Somehow, I needed to find out.

“What are you doing?” he asked, and I didn’t have the answer. His words felt like a hallucination at first, but they cemented themselves in my brain as I stepped forward, pushing myself up onto the tops of my toes so I was closer to his height. My hand snaked around his neck to the soft skin there. His gaze stuck on me, the alarm erased and replaced with a burning heat as he realized what I was doing. I pressed my lips to his, feeling the softness of them move against mine.

It was like two magnets colliding, the electric pull of him kept me going, kept him meeting my lips, moving against me. He tasted spicy, like ginger ale and brown sugar and rum.

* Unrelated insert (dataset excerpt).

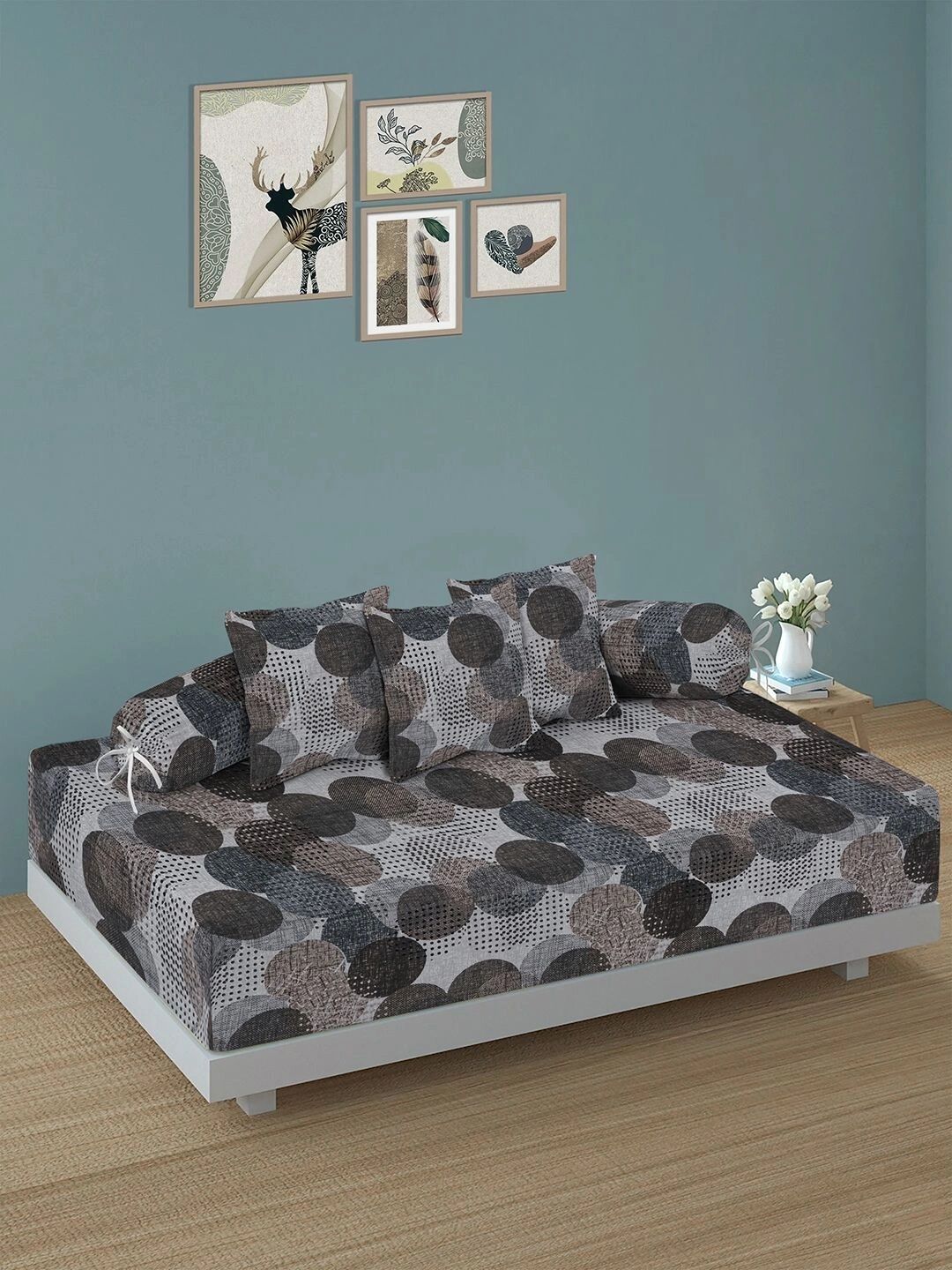 Myntra Elegant Homes 6-Pcs Grey Printed Bedsheet With Bolster & Cushion Covers-picture-18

And now that I’d had a taste, I wanted more.

I pulled back momentarily, my lungs burning for air as I waited for my sense of self to take hold again. I immediately missed the pressure, the taste of him. He stared back at me, and blinked, like he too was trying to process what I had just done. I lifted my hand from the back of his neck as my heart fell into my stomach.

“Shit, Ben, I’m sorry. I don’t know what I was thinking–” I started to babble, panic building as I continued to process what on earth I had actually just done.

I’d kissed him. Out of nowhere. What on earth had I been thinking?

“Olive.” His voice was barely louder than a whisper, the sound like stones rubbing together.

I blinked, trying to swallow the lump that had suddenly appeared in my throat, “Yes?”

“Shut up.”

And then he was wrapped around me. One calloused hand finding my lower back, the other landing on my opposite shoulder as he pulled me impossibly close. His lips were on mine, the velvet softness landing with a pressure that clearly demanded more.